• **YOUR ASSIGNMENT**: Among the entries that follow, the required portion opens with the line containing "Bobbin Holder - P Floating End / Pick Up" and closes with the line containing "The Wild Inside". Give that portion again exactly, and nothing else.

• **RECORDS TO PROCESS**:
⟨

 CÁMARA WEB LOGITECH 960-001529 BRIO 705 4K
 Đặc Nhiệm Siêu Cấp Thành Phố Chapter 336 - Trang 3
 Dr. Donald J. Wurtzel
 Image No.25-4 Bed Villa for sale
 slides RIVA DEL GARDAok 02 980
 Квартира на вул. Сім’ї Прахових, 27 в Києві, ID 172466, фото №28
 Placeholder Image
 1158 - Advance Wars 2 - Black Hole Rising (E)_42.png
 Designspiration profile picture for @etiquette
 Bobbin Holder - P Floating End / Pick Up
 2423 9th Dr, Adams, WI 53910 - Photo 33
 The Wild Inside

⟩
⟨

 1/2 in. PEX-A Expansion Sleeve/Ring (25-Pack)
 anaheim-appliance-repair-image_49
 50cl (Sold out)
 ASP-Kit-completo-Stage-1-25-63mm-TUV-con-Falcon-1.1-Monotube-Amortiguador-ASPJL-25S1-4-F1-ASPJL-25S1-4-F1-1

⟩

• **EXERCISE RESULT**:
 Bobbin Holder - P Floating End / Pick Up
 2423 9th Dr, Adams, WI 53910 - Photo 33
 The Wild Inside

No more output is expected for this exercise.